Elon Musk Gugat OpenAI, Perseteruan Hukum Tawaran Beli 97,4 Miliar
Teknologi
Kecerdasan Buatan
08 Mei 2025
245 dibaca
2 menit
Rangkuman 15 Detik
Elon Musk berusaha untuk membatalkan gugatan balasan OpenAI yang dianggapnya tidak sah.
OpenAI mengalami perubahan struktur untuk lebih mencerminkan misi amalnya.
Kasus ini menyoroti ketegangan antara pendiri OpenAI dan arah perusahaan saat ini.
Elon Musk menggugat OpenAI dan meminta hakim membatalkan tuntutan balik dari perusahaan kecerdasan buatan tersebut yang menuduh Musk melakukan kampanye untuk merugikan mereka dengan tawaran pembelian aset senilai Rp 1.63 quadriliun ($97,4 miliar) . Musk dan pengacaranya berargumen bahwa tawaran dan kritik yang diberikan adalah bentuk kebebasan berpendapat yang dilindungi oleh hukum.
OpenAI menuduh tawaran pemebelian dari Musk sebagai tipuan dan bagian dari serangan pribadi setelah Musk keluar dari organisasi tersebut pada tahun 2018. Namun, Musk membantah tuduhan ini dan menunjukkan bahwa tawaran itu nyata dan didukung oleh dana yang memadai untuk membeli aset OpenAI.

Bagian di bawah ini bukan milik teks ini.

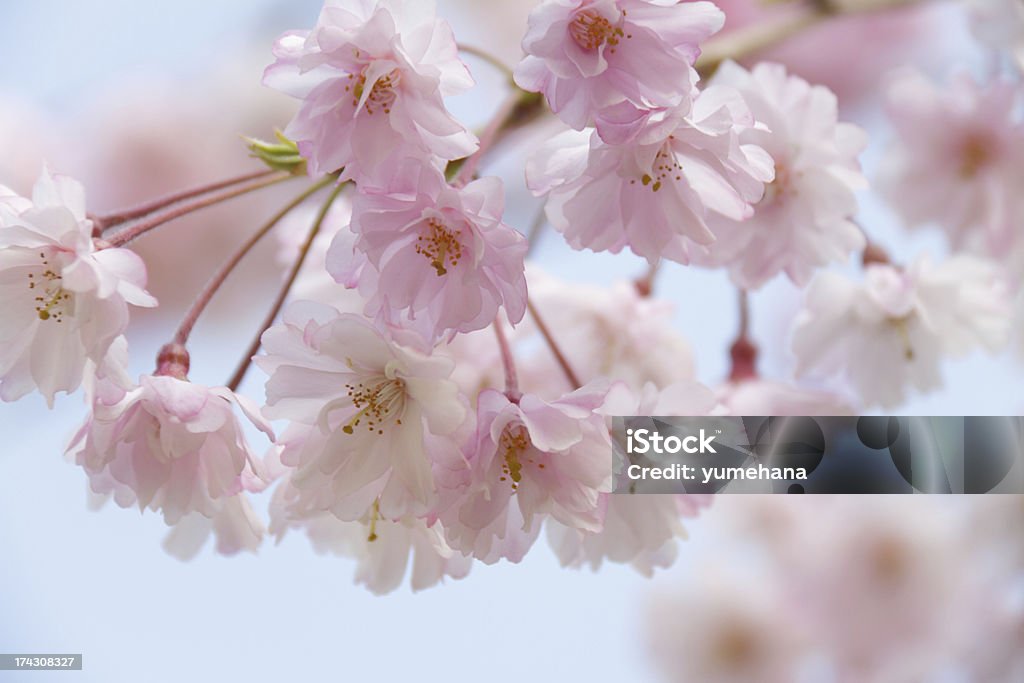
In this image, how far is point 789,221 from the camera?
68cm

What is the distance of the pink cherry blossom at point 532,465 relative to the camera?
0.50 meters

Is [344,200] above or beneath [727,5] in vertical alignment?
beneath

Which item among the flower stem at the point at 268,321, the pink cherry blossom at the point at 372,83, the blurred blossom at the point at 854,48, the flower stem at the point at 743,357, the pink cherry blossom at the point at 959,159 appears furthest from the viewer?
the blurred blossom at the point at 854,48

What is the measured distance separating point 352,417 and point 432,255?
0.34 ft

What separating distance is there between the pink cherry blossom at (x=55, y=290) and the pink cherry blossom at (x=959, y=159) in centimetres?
83

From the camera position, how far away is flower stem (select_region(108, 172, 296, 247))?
20.6 inches

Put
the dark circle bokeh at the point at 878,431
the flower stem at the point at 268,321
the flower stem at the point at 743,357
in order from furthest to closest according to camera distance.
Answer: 1. the flower stem at the point at 743,357
2. the dark circle bokeh at the point at 878,431
3. the flower stem at the point at 268,321

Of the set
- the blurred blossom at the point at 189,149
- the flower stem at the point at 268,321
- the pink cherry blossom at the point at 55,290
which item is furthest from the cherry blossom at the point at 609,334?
the blurred blossom at the point at 189,149

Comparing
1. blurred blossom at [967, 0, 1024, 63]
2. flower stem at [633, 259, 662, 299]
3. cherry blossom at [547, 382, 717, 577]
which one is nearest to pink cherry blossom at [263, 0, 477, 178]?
cherry blossom at [547, 382, 717, 577]

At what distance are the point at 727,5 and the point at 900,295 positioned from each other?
3.42ft

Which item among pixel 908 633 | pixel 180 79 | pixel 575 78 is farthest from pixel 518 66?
pixel 908 633

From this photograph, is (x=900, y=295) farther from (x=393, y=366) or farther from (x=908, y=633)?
(x=908, y=633)

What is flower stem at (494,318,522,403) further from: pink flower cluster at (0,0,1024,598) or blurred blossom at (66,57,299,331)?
blurred blossom at (66,57,299,331)

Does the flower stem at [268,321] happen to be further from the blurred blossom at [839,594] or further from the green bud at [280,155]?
the blurred blossom at [839,594]
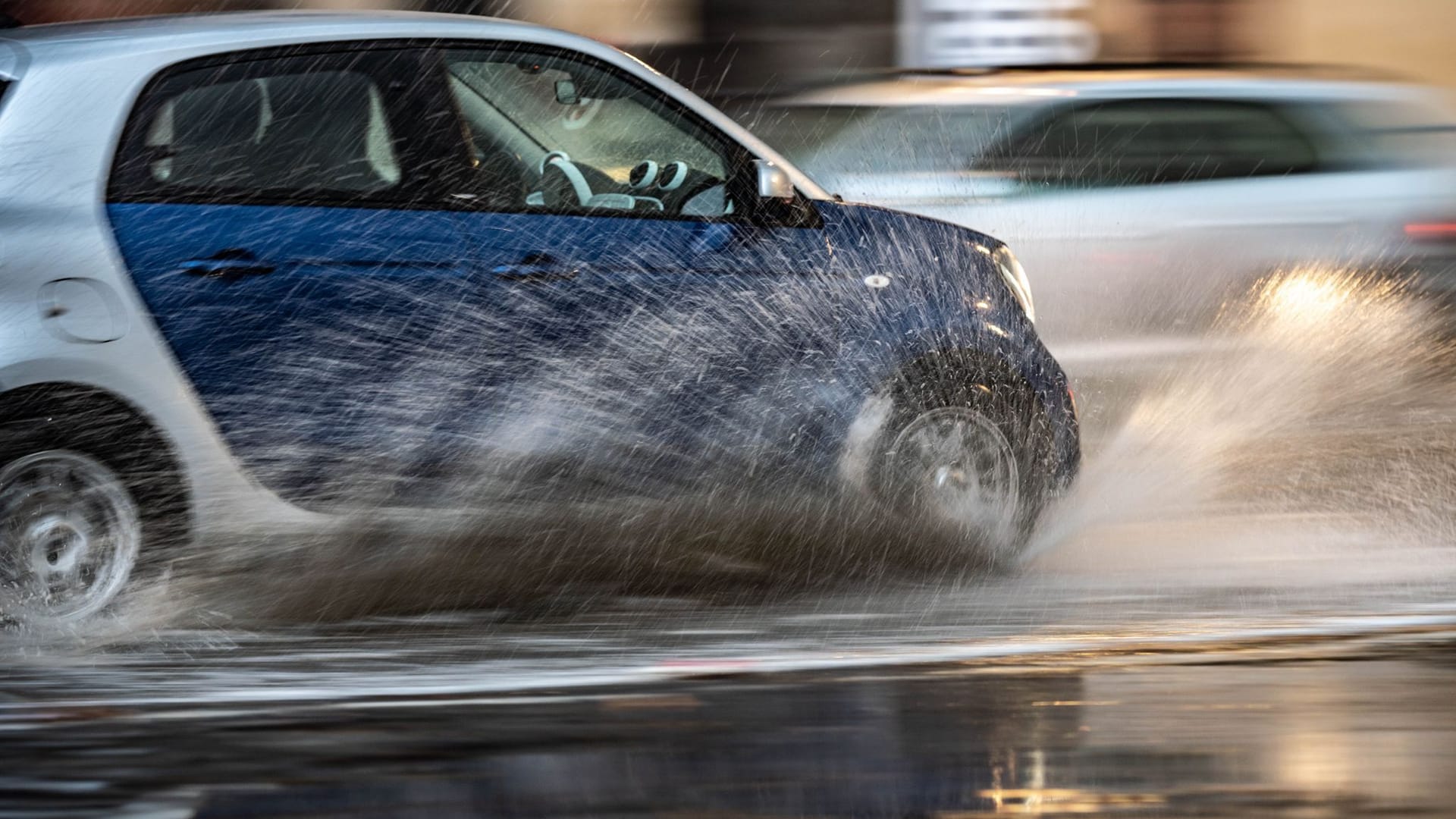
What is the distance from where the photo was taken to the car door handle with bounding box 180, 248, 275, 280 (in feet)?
16.6

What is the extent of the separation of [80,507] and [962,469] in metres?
2.37

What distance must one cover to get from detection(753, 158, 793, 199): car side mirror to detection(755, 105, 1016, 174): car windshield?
2407mm

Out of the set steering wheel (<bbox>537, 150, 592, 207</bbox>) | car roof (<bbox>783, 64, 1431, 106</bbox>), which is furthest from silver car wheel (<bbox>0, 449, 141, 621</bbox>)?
car roof (<bbox>783, 64, 1431, 106</bbox>)

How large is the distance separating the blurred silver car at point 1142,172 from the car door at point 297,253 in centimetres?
308

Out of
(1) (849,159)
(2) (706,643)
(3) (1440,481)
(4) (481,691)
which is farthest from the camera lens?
(1) (849,159)

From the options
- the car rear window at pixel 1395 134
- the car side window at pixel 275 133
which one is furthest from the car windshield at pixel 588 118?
the car rear window at pixel 1395 134

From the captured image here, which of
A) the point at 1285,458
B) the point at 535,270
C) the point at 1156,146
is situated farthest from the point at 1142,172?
the point at 535,270

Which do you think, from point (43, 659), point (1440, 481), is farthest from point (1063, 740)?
point (1440, 481)

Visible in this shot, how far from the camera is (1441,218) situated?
8391 millimetres

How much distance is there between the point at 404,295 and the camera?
5250 mm

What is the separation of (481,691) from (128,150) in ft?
4.94

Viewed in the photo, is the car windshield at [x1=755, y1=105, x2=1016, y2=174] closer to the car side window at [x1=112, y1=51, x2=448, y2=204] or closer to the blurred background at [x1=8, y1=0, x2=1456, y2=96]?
the car side window at [x1=112, y1=51, x2=448, y2=204]

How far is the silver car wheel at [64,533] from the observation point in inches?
196

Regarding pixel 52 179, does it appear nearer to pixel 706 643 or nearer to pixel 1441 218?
pixel 706 643
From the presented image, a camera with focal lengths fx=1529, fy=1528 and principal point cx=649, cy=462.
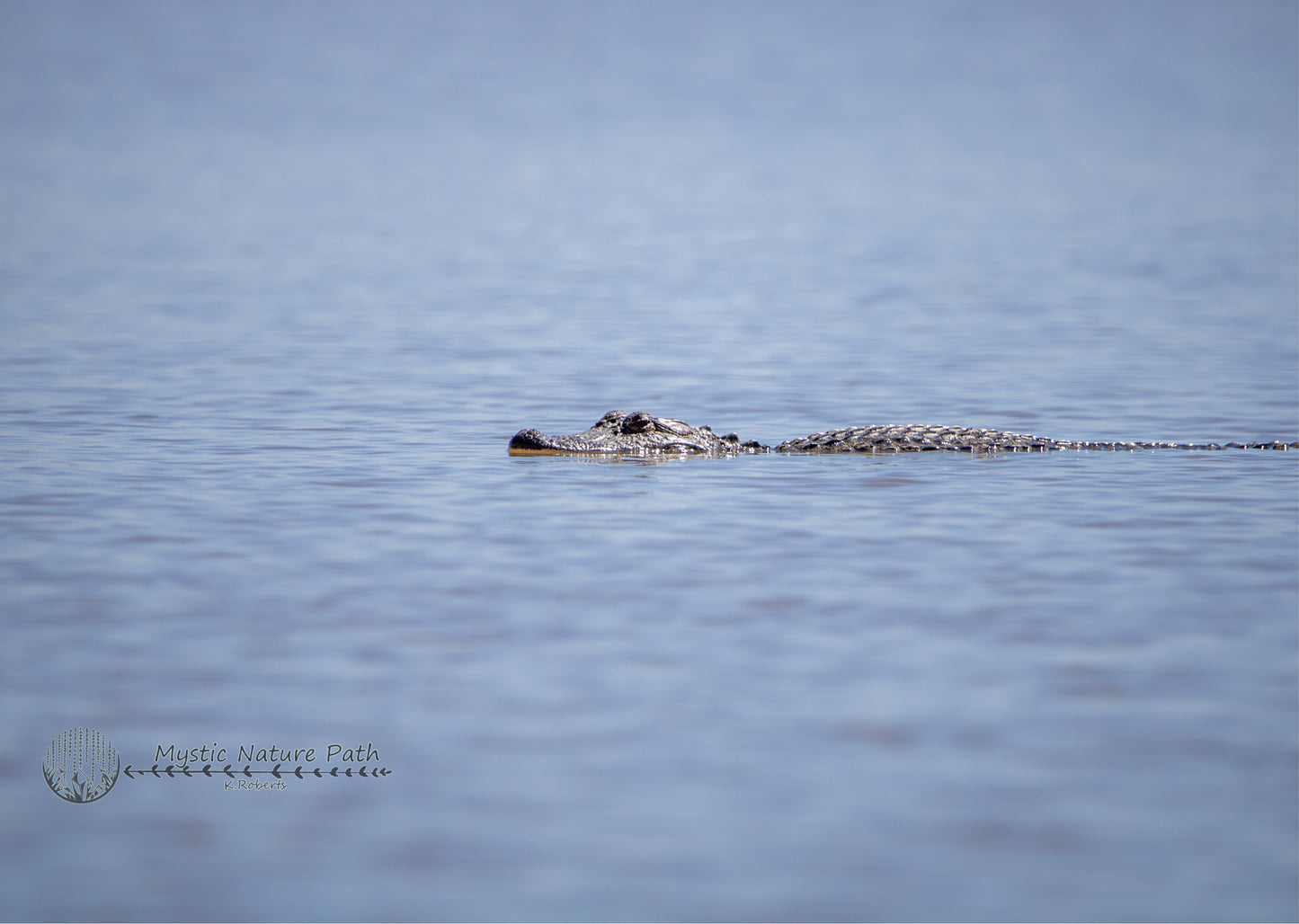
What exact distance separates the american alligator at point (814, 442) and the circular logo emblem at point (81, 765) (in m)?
7.25

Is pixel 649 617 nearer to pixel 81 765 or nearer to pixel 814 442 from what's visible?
pixel 81 765

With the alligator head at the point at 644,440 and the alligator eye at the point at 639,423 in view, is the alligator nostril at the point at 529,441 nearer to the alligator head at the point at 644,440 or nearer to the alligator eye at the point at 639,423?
the alligator head at the point at 644,440

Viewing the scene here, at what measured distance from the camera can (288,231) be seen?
1767 inches

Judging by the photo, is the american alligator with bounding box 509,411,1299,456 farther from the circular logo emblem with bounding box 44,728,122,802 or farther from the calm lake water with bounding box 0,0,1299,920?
the circular logo emblem with bounding box 44,728,122,802

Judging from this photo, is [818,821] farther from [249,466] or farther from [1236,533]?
[249,466]

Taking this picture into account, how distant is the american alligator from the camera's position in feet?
42.9

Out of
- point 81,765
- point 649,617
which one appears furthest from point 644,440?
point 81,765

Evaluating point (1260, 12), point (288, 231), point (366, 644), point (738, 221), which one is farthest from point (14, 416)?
point (1260, 12)

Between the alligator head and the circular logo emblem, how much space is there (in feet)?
24.0

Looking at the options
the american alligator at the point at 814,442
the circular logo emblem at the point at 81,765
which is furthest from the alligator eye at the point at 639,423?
the circular logo emblem at the point at 81,765

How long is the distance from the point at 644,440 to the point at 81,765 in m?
8.06

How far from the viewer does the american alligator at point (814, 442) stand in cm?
1309

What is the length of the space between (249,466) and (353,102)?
274ft

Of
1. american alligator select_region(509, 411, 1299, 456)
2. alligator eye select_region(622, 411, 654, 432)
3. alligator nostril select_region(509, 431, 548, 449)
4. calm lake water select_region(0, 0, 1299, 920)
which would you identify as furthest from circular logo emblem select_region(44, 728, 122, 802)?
alligator eye select_region(622, 411, 654, 432)
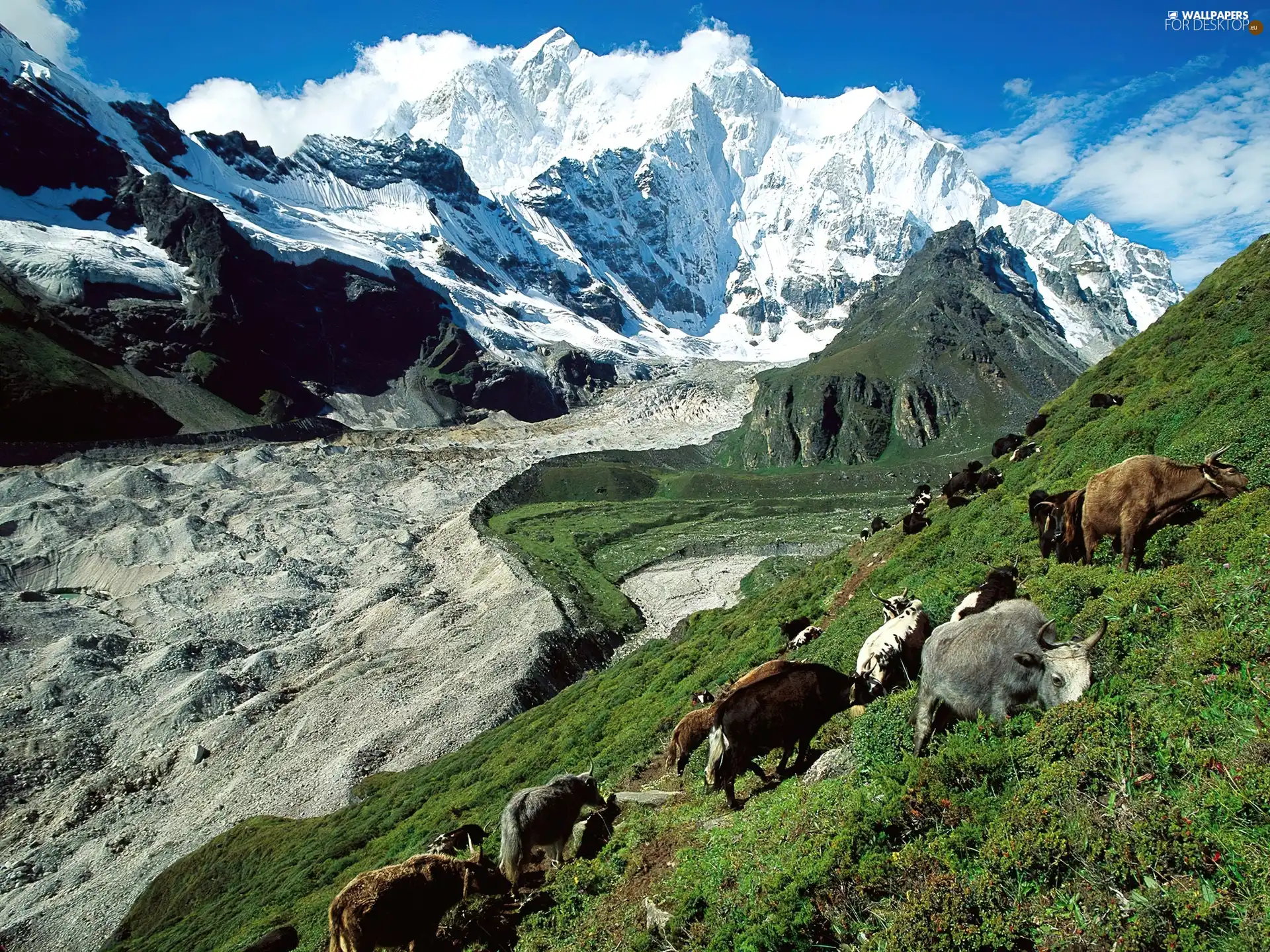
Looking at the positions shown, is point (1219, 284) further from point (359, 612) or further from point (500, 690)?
point (359, 612)

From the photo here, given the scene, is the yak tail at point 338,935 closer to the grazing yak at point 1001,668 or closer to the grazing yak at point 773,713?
the grazing yak at point 773,713

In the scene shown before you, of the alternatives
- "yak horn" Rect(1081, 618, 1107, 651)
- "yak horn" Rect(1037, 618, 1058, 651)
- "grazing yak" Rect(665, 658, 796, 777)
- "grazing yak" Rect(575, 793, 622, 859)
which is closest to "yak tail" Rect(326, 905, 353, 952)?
"grazing yak" Rect(575, 793, 622, 859)

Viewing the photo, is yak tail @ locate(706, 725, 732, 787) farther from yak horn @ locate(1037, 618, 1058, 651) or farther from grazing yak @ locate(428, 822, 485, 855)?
grazing yak @ locate(428, 822, 485, 855)

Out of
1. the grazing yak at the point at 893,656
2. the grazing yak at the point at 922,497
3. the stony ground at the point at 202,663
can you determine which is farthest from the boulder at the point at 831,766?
the stony ground at the point at 202,663

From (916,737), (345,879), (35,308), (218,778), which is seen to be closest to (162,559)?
(218,778)

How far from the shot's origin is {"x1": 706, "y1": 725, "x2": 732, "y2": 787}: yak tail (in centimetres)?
1042

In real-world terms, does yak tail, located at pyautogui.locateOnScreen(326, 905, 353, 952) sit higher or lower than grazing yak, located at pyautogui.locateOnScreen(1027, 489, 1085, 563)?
lower

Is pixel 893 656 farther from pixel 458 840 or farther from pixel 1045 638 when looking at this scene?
pixel 458 840

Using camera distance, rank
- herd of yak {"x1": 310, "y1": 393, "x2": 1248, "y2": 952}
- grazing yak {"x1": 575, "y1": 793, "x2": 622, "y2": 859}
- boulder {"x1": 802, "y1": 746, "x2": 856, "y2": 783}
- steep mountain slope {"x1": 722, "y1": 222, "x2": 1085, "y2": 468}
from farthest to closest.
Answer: steep mountain slope {"x1": 722, "y1": 222, "x2": 1085, "y2": 468}, grazing yak {"x1": 575, "y1": 793, "x2": 622, "y2": 859}, boulder {"x1": 802, "y1": 746, "x2": 856, "y2": 783}, herd of yak {"x1": 310, "y1": 393, "x2": 1248, "y2": 952}

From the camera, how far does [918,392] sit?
165 metres

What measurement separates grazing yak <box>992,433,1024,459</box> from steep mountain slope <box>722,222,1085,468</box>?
420ft

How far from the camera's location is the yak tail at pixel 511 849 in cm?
1166

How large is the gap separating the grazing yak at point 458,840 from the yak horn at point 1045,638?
10916 millimetres

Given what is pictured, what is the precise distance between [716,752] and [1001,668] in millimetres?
4623
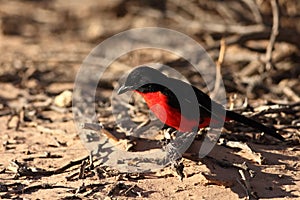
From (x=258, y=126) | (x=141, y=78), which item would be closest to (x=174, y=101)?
(x=141, y=78)

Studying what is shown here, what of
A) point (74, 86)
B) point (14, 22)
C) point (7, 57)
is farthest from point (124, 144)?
point (14, 22)

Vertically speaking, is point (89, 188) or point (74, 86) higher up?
point (74, 86)

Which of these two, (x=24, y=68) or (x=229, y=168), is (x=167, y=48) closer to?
(x=24, y=68)

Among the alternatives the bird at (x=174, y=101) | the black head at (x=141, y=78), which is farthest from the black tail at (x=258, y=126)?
the black head at (x=141, y=78)

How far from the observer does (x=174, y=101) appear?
455cm

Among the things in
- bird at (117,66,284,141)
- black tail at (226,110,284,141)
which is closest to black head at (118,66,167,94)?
bird at (117,66,284,141)

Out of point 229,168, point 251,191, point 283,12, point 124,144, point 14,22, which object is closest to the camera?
point 251,191

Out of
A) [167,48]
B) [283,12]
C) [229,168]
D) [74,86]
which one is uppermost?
[283,12]

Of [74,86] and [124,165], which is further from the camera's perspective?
[74,86]

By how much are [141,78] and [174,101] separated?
0.33 m

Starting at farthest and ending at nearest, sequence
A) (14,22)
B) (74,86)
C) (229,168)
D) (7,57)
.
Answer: (14,22) < (7,57) < (74,86) < (229,168)

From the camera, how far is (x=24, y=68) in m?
8.04

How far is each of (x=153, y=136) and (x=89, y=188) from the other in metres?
1.03

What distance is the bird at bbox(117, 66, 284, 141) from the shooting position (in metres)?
→ 4.55
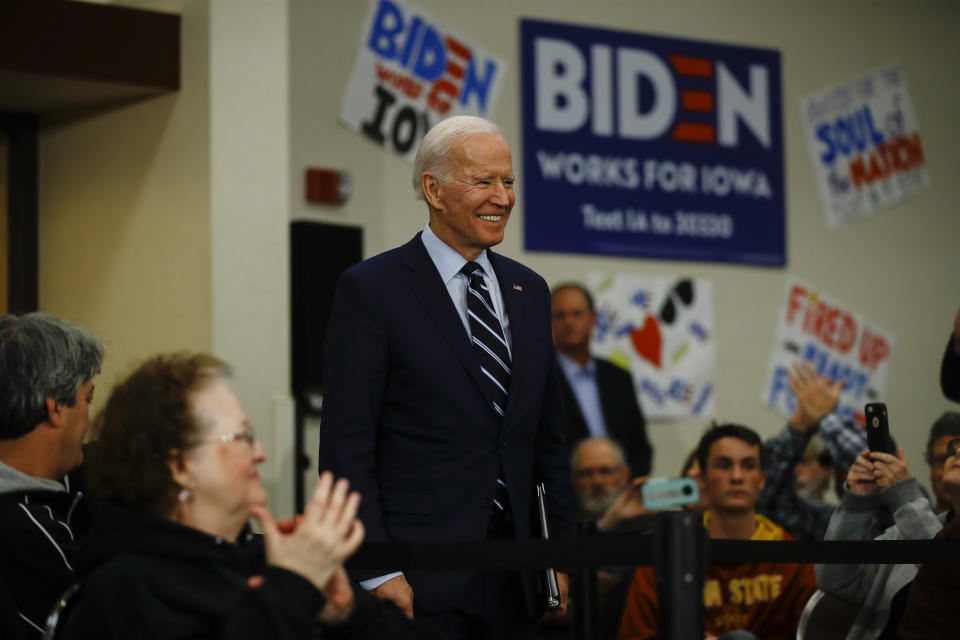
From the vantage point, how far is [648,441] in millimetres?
5988

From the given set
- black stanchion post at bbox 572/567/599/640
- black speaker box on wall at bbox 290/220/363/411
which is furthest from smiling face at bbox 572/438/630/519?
black stanchion post at bbox 572/567/599/640

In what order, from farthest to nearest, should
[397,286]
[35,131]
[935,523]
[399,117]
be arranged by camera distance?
[399,117], [35,131], [935,523], [397,286]

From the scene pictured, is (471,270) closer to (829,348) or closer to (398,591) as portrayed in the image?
(398,591)

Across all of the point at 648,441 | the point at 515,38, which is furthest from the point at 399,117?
the point at 648,441

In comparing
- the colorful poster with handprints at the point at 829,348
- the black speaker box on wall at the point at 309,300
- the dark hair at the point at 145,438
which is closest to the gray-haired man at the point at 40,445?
the dark hair at the point at 145,438

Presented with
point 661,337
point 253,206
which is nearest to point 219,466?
point 253,206

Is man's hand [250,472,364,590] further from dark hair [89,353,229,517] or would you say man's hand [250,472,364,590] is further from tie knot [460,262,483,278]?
tie knot [460,262,483,278]

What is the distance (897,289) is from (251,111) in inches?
154

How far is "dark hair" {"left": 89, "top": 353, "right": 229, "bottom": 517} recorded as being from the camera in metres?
1.83

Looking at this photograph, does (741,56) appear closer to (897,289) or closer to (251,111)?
(897,289)

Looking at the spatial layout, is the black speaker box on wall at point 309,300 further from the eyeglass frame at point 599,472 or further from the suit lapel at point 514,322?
the suit lapel at point 514,322

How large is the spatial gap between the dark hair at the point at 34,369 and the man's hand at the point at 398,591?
0.63 meters

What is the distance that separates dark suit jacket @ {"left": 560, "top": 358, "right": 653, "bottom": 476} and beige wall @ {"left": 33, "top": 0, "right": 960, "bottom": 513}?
59 cm

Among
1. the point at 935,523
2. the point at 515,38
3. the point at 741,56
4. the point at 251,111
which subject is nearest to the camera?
the point at 935,523
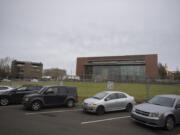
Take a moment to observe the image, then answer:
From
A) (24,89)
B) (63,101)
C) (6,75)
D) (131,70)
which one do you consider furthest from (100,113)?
(6,75)

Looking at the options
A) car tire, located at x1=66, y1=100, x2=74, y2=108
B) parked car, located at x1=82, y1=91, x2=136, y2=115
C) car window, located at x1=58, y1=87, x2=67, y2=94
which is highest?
car window, located at x1=58, y1=87, x2=67, y2=94

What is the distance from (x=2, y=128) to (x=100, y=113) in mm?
5313

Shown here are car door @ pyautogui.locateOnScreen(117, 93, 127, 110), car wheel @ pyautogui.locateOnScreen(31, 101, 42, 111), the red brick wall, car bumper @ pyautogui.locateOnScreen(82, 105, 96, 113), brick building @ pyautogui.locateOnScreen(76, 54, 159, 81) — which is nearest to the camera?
car bumper @ pyautogui.locateOnScreen(82, 105, 96, 113)

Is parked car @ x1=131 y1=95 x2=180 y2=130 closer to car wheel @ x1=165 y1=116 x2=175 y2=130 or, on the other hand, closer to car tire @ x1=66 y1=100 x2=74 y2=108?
car wheel @ x1=165 y1=116 x2=175 y2=130

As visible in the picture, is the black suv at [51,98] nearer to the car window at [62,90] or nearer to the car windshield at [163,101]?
the car window at [62,90]

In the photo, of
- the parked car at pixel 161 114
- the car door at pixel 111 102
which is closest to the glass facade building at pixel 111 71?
the car door at pixel 111 102

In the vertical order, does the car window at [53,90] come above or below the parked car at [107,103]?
above

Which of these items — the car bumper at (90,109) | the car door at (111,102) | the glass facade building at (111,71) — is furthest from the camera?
the glass facade building at (111,71)

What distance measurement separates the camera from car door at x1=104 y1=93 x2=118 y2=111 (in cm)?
923

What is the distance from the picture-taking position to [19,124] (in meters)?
6.41

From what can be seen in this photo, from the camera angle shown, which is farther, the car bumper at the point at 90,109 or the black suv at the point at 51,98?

Selain itu, OpenAI baru-baru ini mengumumkan bahwa mereka tidak akan menyerahkan kontrol kepada pihak luar dan akan merestrukturisasi cabang profit menjadi perusahaan publik yang memberi manfaat dengan kontrol tetap pada badan nonprofit mereka, sebuah langkah yang menurut pengacara Musk hanyalah upaya menutupi masalah sebenarnya.
Musk dan tim hukumnya mengklaim bahwa tuduhan OpenAI tidak memiliki dasar hukum dan bahwa OpenAI telah menyimpang dari misi nonprofit mereka, serta gagal menunjukkan dampak negatif nyata dari tawaran Musk terhadap investor atau biaya modal OpenAI.
Perselisihan hukum ini akan berlanjut ke pengadilan dengan jadwal sidang utama yang sudah dijadwalkan pada tahun 2026, mempertemukan dua tokoh penting di dunia kecerdasan buatan yang kini bersaing secara hukum dan bisnis.
Analisis Ahli
Andrew Ng
Konflik antara entitas non-profit dan komersial di AI adalah hal yang perlu diwaspadai karena dapat mempengaruhi kepercayaan publik terhadap teknologi AI.Fei-Fei Li
Persaingan ini menggarisbawahi pentingnya kejelasan aturan main dalam inovasi AI agar perkembangan teknologi dapat berjalan dengan etis dan bertanggung jawab.